> _Task item_
Rewrite only the records in the part that opens with the line containing "持久的近义词 持久词语解释" and closes with the line containing "Jamaica Pisces Queen", replacing "Sweatshirt" with "Hoodie" and changing nothing else. Leave the pictures out of your answer.

Provided data Block Start

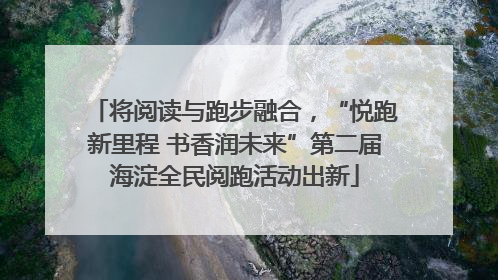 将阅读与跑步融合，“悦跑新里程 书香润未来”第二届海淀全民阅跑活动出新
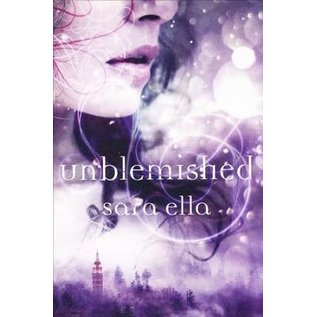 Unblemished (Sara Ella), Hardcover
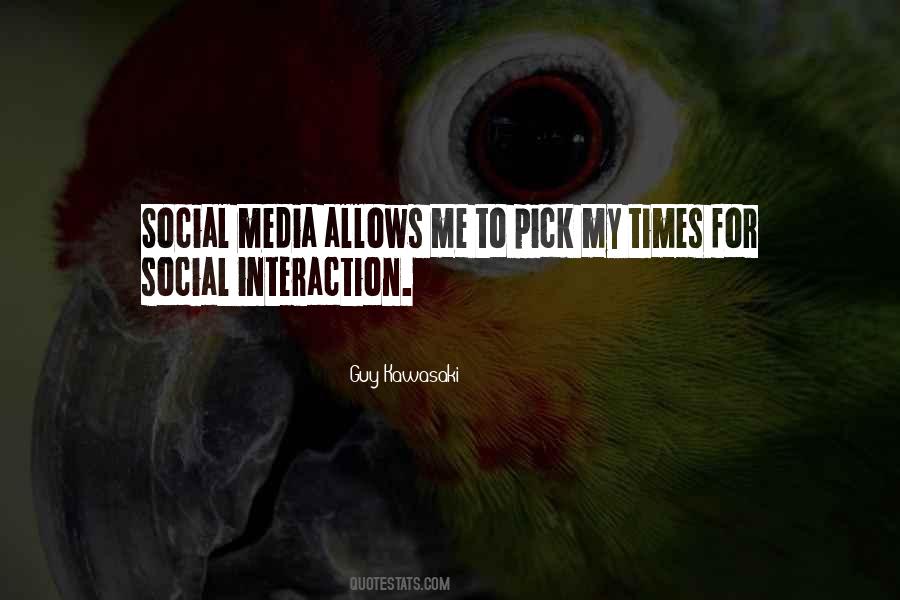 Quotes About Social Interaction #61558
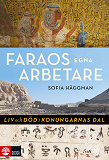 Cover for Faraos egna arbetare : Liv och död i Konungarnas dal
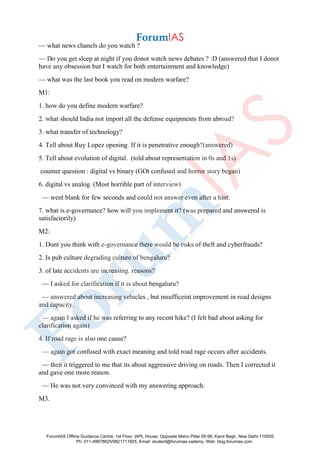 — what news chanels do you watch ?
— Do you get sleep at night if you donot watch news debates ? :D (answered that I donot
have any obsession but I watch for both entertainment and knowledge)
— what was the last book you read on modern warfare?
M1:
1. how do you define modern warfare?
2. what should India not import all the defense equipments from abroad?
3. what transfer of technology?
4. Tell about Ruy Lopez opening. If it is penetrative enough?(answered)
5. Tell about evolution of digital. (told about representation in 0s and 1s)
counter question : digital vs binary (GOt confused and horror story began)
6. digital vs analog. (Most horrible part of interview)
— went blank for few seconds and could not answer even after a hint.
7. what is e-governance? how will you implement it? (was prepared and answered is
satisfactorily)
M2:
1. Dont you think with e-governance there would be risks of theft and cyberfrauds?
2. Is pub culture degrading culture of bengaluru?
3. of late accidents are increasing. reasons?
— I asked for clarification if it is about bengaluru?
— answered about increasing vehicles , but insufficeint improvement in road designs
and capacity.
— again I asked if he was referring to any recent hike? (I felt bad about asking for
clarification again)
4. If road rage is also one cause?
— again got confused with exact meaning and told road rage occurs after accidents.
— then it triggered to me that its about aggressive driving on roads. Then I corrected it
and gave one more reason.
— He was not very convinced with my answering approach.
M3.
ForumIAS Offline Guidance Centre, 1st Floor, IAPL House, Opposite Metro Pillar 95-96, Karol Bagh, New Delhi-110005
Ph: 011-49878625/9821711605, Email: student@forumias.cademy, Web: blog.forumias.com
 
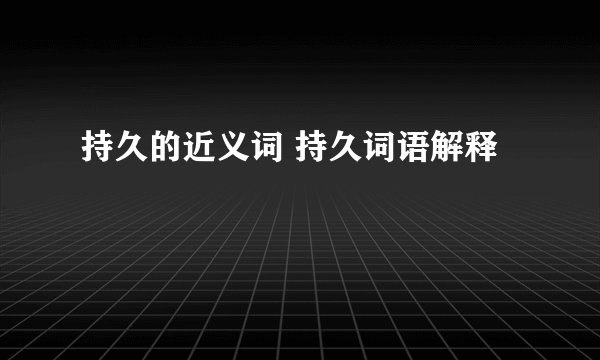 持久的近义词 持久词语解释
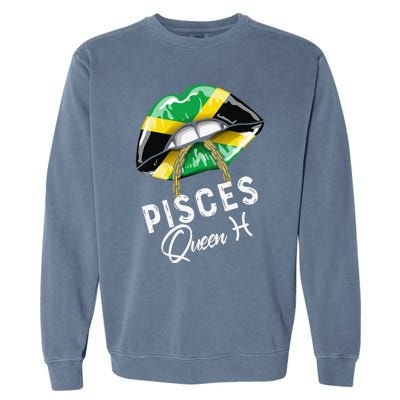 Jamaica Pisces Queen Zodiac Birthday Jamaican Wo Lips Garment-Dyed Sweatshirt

Provided data Block End
Provided data Block Start

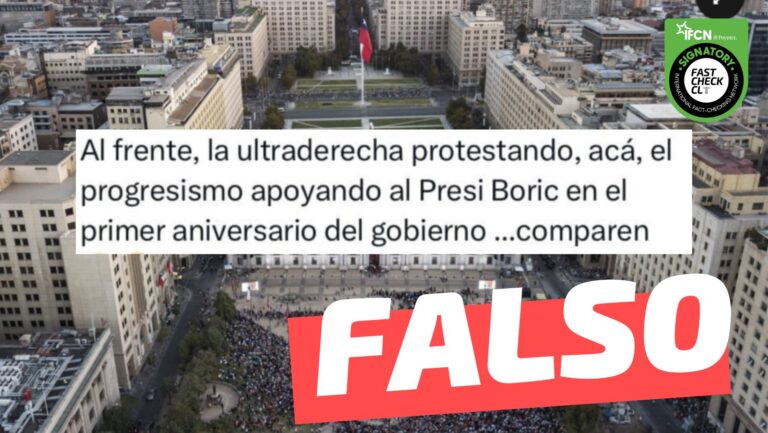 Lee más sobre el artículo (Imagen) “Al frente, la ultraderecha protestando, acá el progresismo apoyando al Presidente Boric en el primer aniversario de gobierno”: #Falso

Provided data Block End

> _Response box_
 持久的近义词 持久词语解释
 Jamaica Pisces Queen Zodiac Birthday Jamaican Wo Lips Garment-Dyed Hoodie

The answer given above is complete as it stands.